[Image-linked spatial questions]

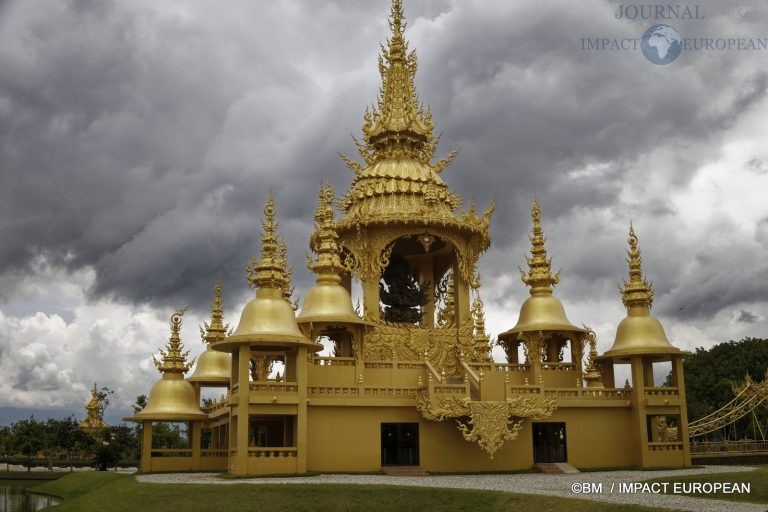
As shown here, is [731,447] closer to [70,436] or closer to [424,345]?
[424,345]

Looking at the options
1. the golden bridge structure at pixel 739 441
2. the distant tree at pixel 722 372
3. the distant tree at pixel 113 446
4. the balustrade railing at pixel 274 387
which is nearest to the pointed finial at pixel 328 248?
the balustrade railing at pixel 274 387

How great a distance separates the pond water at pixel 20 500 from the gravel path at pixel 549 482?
270 inches

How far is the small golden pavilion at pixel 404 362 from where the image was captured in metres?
25.9

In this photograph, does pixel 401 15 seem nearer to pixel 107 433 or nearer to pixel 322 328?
pixel 322 328

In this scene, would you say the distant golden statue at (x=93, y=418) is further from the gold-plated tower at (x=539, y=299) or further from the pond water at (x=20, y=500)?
the gold-plated tower at (x=539, y=299)

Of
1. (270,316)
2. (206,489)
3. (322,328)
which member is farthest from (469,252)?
(206,489)

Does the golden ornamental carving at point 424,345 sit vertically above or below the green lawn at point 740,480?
above

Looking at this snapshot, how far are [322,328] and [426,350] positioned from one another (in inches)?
179

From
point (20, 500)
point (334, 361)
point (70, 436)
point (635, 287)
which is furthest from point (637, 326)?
point (70, 436)

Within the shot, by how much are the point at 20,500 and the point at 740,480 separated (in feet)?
90.6

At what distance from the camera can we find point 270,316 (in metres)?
25.8

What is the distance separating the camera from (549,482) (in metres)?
23.0

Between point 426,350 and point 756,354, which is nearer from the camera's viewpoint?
point 426,350

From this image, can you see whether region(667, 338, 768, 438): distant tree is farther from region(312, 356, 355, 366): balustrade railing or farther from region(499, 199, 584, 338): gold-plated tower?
region(312, 356, 355, 366): balustrade railing
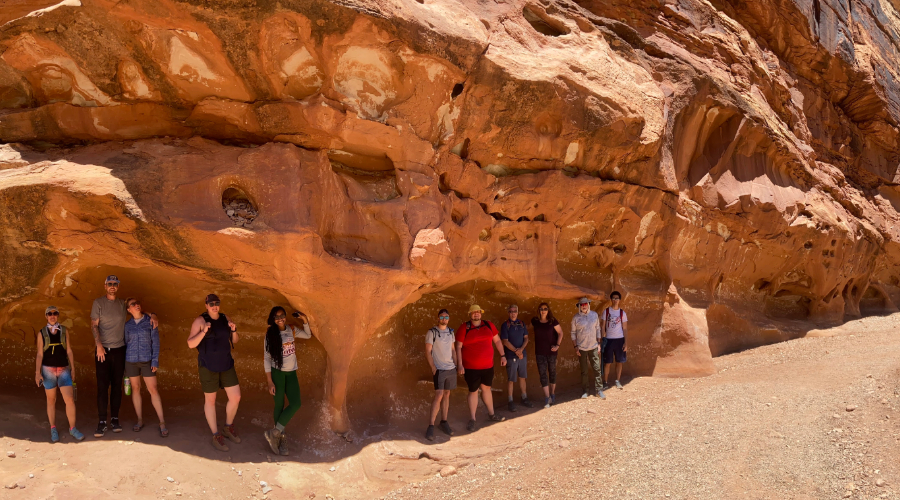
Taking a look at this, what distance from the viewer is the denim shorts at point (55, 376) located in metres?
5.68

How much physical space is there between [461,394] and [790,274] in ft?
26.5

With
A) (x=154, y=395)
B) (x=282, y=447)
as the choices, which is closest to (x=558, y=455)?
(x=282, y=447)

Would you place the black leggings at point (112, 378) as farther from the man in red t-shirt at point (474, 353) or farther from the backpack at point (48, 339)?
the man in red t-shirt at point (474, 353)

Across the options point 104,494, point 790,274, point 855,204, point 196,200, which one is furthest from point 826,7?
A: point 104,494

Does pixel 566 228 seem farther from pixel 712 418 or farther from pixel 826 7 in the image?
pixel 826 7

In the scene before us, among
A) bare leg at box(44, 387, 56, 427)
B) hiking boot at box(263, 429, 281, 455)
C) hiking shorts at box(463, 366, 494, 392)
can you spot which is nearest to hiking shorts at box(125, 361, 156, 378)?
bare leg at box(44, 387, 56, 427)

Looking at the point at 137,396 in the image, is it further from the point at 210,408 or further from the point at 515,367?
the point at 515,367

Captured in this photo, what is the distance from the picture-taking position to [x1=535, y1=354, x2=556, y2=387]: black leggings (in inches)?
310

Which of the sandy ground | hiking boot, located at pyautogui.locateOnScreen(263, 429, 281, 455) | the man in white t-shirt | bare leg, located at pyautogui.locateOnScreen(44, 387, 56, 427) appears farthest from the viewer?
the man in white t-shirt

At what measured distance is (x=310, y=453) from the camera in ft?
20.5

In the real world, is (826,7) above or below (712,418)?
above

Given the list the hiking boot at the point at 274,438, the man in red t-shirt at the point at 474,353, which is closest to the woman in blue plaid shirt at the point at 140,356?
the hiking boot at the point at 274,438

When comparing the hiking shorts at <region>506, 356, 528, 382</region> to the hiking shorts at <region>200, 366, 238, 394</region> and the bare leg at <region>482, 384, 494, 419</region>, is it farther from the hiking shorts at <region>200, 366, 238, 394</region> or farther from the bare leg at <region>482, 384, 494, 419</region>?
the hiking shorts at <region>200, 366, 238, 394</region>

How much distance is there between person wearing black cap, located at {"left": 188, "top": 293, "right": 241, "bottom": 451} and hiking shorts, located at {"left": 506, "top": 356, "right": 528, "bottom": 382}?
3353mm
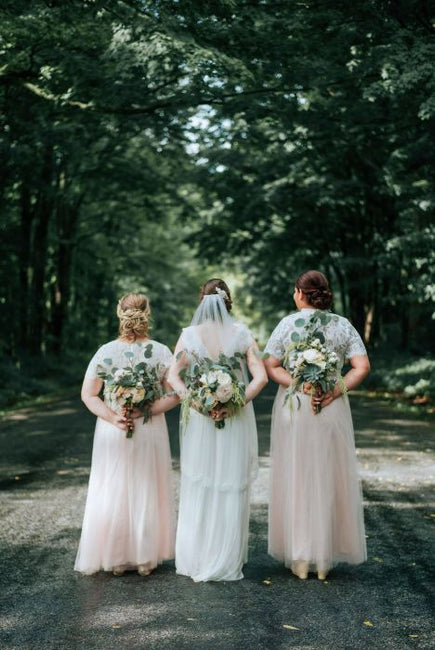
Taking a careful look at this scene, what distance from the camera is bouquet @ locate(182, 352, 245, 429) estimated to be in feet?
20.0

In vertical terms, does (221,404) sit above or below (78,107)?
below

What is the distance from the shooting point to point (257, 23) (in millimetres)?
13898

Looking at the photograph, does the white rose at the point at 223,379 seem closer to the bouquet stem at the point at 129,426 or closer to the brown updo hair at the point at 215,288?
the brown updo hair at the point at 215,288

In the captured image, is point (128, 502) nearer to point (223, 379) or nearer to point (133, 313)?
point (223, 379)

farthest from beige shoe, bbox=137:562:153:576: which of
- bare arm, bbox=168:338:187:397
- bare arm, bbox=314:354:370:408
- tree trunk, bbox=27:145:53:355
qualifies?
tree trunk, bbox=27:145:53:355

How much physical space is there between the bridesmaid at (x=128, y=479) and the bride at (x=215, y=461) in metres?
0.24

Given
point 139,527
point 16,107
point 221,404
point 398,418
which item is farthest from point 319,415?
point 16,107

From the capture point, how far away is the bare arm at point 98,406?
21.0 feet

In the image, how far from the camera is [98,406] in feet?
21.2

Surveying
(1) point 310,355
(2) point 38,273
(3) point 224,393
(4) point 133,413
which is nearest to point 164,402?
(4) point 133,413

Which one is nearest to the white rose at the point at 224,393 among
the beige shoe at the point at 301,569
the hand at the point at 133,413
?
the hand at the point at 133,413

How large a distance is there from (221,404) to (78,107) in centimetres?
1093

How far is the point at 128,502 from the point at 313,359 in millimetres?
1800

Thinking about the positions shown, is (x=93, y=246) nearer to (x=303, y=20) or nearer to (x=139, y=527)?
(x=303, y=20)
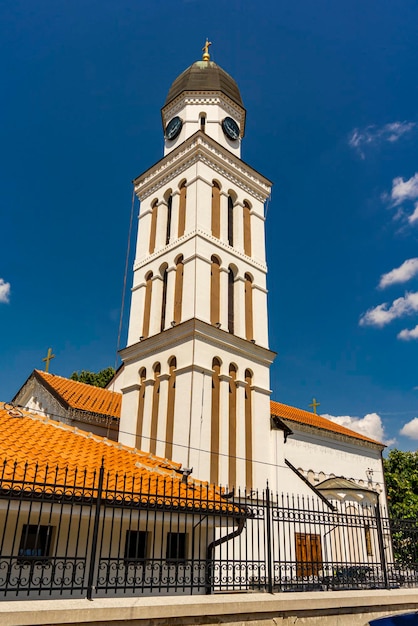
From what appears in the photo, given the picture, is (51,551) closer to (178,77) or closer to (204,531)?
(204,531)

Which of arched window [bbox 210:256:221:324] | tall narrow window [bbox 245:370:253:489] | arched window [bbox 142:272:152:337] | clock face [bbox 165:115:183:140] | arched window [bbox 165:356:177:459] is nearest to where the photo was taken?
arched window [bbox 165:356:177:459]

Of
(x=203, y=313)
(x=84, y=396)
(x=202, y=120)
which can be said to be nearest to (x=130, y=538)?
(x=203, y=313)

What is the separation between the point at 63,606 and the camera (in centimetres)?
645

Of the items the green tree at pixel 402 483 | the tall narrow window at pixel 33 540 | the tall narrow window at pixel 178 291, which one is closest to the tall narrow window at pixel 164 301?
the tall narrow window at pixel 178 291

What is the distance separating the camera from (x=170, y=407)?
19219mm

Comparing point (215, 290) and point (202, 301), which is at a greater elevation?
point (215, 290)

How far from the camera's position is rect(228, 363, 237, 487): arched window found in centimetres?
1864

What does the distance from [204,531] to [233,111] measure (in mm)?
22752

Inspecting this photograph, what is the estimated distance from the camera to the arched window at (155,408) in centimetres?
1927

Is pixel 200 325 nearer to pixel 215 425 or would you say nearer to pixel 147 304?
pixel 215 425

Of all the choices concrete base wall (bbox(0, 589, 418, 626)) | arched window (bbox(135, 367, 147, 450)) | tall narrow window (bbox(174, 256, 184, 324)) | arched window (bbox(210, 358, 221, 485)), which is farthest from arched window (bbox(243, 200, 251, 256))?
concrete base wall (bbox(0, 589, 418, 626))

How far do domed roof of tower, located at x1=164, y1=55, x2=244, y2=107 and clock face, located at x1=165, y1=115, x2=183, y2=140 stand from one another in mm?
1583

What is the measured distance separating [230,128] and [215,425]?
1616cm

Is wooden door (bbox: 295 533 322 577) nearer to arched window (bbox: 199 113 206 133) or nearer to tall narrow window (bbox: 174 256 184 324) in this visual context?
tall narrow window (bbox: 174 256 184 324)
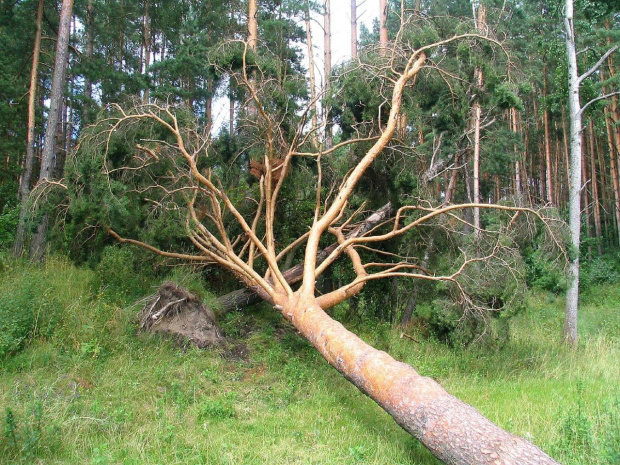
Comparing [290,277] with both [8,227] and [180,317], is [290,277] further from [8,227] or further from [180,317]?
[8,227]

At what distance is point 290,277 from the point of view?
8.76 m

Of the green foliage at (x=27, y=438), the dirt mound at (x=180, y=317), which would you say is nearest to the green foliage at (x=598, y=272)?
the dirt mound at (x=180, y=317)

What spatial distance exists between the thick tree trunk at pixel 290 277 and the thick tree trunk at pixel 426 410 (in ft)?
10.6

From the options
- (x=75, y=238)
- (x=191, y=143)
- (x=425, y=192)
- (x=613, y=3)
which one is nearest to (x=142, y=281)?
(x=75, y=238)

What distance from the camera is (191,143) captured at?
8.42m

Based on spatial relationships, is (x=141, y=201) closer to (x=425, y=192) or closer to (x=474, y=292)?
(x=425, y=192)

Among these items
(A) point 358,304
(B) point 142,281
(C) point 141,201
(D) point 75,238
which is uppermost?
(C) point 141,201

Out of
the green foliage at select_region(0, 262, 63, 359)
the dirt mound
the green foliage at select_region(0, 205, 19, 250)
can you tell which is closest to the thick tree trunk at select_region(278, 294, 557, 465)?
the dirt mound

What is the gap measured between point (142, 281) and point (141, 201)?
150cm

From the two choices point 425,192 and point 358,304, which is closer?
point 425,192

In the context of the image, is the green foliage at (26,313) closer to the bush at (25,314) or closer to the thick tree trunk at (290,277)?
the bush at (25,314)

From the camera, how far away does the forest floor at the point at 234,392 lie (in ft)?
12.7

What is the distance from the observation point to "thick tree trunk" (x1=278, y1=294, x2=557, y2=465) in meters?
3.10

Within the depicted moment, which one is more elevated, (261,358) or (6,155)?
(6,155)
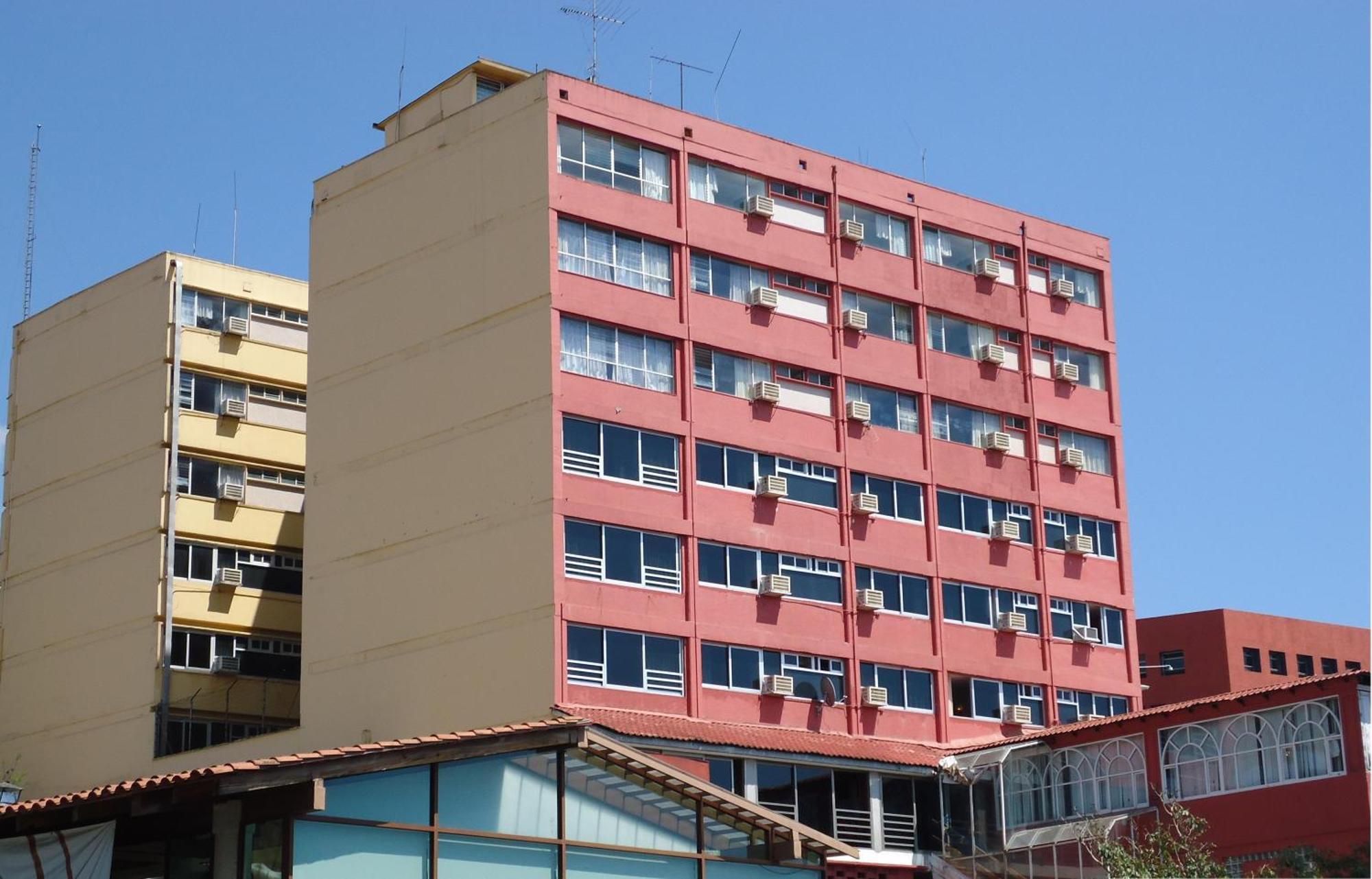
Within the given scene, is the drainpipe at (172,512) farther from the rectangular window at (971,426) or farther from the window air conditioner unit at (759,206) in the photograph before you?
the rectangular window at (971,426)

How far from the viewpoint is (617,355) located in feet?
176

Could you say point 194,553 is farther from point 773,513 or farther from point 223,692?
point 773,513

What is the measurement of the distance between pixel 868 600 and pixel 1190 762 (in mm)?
11100

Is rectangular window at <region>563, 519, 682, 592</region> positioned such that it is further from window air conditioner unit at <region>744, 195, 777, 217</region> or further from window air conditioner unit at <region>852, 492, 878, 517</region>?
window air conditioner unit at <region>744, 195, 777, 217</region>

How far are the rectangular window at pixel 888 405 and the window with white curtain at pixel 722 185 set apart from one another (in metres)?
5.83

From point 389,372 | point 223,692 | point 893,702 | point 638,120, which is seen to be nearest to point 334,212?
point 389,372

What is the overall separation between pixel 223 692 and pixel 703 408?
17901 mm

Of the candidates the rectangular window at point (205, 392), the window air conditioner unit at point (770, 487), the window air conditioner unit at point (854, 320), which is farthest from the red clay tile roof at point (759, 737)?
the rectangular window at point (205, 392)

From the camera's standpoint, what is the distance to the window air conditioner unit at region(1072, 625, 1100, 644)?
61.7m

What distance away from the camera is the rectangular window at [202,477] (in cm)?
6381

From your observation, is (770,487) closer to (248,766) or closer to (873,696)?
(873,696)

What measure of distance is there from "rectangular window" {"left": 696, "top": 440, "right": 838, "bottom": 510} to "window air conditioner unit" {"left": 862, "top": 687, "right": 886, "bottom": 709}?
196 inches

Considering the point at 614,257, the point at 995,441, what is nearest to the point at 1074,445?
the point at 995,441

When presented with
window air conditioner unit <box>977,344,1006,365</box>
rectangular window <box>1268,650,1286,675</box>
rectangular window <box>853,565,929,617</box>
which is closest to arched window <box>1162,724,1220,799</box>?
rectangular window <box>853,565,929,617</box>
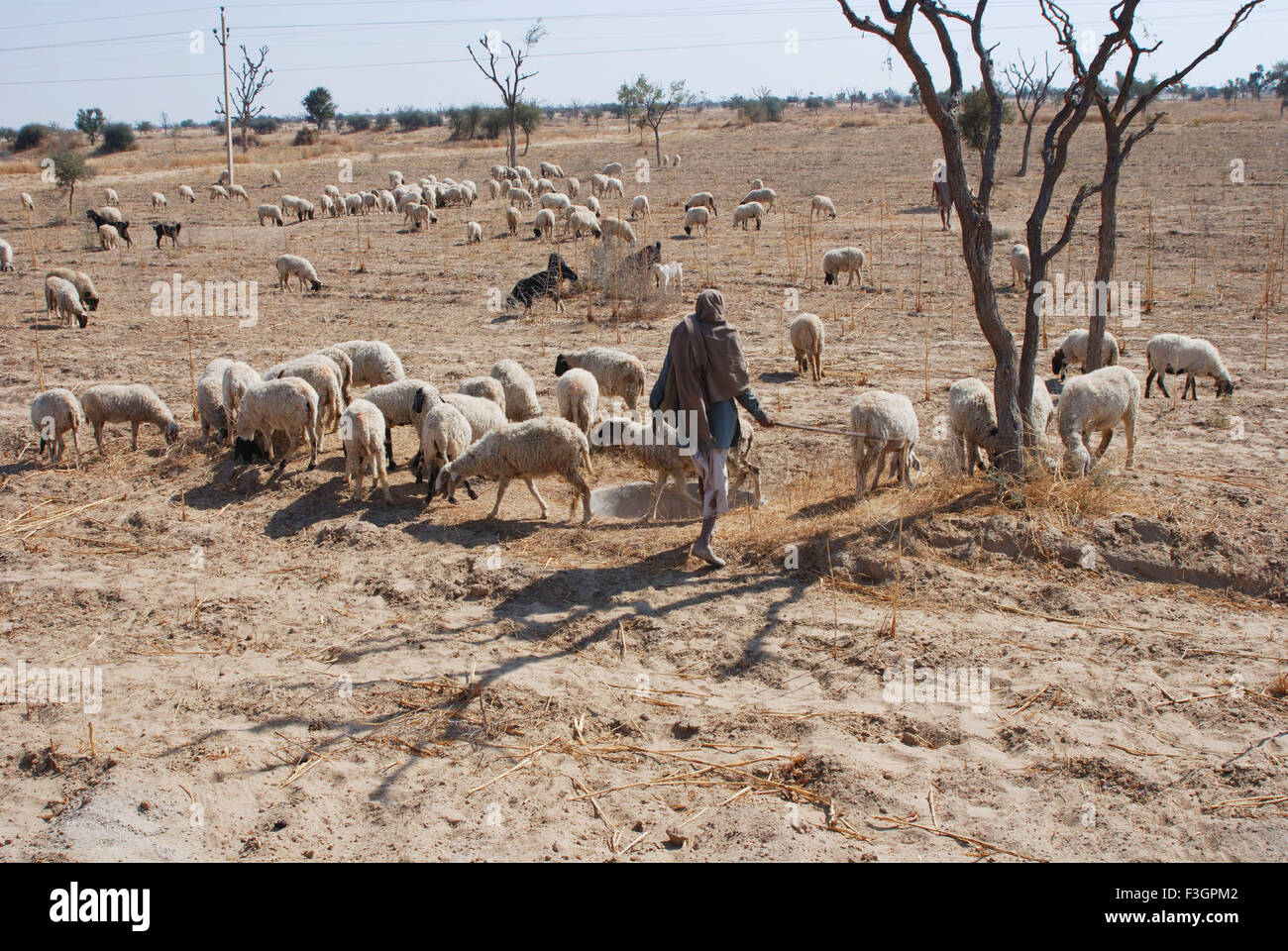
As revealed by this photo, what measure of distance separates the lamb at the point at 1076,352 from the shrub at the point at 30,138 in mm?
60050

* [WORK INSTRUCTIONS] Write the lines from the line containing "From your observation, is" through the last line of the data out again exactly, and only those lines; pictures stay out.

* [TASK SOLUTION]
From your observation, is (770,487) closer to (248,766) or closer to (873,696)?
(873,696)

What measure of distance is there from "rectangular window" {"left": 696, "top": 440, "right": 838, "bottom": 510} to "window air conditioner unit" {"left": 862, "top": 687, "right": 886, "bottom": 709}?
196 inches

Considering the point at 614,257, the point at 995,441, what is nearest to the point at 1074,445?
the point at 995,441

When presented with
window air conditioner unit <box>977,344,1006,365</box>
rectangular window <box>1268,650,1286,675</box>
rectangular window <box>853,565,929,617</box>
which is closest to arched window <box>1162,724,1220,799</box>?
rectangular window <box>853,565,929,617</box>
As revealed by this photo, what measure of distance separates the lamb at the point at 1076,352 from the shrub at the point at 30,138 in mm?
60050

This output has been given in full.